**What this task involves**
Read through the lines below and copy the ones holding the string "toilet".

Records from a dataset
○ ○ ○

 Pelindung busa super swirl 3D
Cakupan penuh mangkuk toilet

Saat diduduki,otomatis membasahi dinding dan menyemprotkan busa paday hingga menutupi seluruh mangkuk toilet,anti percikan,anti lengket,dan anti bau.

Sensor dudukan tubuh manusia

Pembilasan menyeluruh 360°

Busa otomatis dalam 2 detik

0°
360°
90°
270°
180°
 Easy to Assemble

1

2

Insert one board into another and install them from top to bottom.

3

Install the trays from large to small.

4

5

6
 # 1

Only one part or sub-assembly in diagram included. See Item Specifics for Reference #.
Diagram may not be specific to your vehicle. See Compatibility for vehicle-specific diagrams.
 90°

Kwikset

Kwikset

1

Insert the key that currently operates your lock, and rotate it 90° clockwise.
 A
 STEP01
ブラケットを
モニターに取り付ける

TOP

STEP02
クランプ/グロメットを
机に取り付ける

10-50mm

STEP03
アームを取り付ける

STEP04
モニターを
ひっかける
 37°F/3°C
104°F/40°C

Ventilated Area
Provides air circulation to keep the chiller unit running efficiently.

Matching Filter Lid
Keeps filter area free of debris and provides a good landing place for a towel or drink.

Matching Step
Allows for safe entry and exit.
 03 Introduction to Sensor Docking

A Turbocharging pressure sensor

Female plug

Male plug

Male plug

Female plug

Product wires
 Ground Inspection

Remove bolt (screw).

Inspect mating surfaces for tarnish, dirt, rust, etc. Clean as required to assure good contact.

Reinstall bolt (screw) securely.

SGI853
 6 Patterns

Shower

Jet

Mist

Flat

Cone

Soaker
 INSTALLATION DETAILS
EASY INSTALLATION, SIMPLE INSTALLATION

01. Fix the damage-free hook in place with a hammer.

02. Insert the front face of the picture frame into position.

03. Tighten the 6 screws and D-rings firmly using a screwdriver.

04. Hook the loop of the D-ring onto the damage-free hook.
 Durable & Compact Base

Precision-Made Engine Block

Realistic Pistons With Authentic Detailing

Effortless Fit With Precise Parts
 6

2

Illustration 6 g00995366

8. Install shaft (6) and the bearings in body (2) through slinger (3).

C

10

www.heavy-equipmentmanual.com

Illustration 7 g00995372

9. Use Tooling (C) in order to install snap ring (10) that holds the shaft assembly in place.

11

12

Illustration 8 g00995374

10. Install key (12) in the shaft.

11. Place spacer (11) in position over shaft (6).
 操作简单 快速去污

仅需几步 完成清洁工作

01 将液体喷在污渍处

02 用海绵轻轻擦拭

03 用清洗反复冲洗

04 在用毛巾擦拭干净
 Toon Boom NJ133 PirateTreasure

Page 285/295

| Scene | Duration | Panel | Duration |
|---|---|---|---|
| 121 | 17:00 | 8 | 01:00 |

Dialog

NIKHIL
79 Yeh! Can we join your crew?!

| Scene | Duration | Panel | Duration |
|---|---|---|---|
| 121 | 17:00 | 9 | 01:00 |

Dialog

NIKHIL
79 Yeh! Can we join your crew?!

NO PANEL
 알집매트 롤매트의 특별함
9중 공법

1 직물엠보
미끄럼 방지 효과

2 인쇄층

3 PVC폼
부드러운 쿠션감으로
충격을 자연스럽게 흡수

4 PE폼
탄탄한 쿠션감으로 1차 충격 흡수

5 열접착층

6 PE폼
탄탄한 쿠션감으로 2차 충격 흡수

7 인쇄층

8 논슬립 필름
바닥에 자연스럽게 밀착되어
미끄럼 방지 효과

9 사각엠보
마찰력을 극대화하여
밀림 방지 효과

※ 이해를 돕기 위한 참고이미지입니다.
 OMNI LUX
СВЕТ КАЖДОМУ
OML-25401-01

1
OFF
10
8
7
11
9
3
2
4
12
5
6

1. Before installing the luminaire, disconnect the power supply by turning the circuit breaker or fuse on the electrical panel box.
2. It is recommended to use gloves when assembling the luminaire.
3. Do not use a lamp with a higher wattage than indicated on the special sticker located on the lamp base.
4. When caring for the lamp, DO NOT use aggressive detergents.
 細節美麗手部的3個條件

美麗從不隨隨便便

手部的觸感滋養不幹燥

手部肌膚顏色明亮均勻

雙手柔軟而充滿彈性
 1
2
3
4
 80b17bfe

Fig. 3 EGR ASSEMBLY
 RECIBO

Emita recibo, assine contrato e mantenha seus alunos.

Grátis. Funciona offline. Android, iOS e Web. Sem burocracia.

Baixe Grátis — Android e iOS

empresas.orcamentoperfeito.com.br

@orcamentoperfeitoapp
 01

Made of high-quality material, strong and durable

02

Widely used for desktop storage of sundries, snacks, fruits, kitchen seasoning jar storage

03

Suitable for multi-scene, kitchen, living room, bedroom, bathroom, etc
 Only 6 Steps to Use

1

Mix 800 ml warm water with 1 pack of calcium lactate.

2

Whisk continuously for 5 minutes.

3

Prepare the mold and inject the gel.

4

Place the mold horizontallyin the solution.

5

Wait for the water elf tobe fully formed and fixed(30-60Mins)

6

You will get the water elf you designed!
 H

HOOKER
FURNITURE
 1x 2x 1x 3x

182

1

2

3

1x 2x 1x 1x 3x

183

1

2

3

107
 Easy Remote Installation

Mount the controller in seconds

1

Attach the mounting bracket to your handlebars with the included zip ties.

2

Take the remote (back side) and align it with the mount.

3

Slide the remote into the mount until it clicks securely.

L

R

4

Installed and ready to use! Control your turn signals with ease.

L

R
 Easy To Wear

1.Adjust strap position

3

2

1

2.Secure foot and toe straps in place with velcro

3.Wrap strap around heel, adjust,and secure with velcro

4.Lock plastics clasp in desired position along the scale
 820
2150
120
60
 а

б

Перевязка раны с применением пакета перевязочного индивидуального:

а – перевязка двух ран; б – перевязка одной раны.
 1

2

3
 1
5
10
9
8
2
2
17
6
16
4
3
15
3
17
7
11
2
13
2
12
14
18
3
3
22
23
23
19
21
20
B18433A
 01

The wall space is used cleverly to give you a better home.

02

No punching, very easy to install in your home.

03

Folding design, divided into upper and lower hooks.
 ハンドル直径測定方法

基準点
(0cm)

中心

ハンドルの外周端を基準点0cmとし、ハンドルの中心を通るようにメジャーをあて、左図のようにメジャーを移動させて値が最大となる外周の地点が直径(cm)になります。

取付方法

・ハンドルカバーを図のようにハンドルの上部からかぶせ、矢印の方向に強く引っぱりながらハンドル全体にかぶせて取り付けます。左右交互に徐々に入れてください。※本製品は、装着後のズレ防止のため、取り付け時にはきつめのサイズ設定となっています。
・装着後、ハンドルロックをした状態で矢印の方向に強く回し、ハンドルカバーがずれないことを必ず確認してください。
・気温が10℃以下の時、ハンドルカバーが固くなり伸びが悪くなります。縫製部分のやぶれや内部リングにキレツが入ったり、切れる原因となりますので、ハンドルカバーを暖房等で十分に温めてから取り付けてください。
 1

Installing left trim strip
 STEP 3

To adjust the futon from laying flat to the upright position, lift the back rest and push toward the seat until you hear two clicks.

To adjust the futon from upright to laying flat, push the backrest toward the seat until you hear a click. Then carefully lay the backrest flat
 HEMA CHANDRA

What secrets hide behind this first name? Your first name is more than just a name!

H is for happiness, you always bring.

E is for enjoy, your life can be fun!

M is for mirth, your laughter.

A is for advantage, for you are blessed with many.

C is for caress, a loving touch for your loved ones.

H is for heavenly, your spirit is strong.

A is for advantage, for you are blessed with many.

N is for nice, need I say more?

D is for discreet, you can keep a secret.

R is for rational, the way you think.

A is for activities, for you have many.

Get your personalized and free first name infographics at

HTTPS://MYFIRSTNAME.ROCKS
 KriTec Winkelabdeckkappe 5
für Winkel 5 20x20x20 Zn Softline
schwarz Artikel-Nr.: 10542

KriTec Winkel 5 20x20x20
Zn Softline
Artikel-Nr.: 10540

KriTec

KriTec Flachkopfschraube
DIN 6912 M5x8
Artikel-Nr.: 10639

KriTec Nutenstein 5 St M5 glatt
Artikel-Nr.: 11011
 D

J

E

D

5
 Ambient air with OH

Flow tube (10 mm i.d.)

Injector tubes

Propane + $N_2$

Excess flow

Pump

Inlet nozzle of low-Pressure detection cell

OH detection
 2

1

○ ○ ○

**Answer**
Cakupan penuh mangkuk toilet
Saat diduduki,otomatis membasahi dinding dan menyemprotkan busa paday hingga menutupi seluruh mangkuk toilet,anti percikan,anti lengket,dan anti bau.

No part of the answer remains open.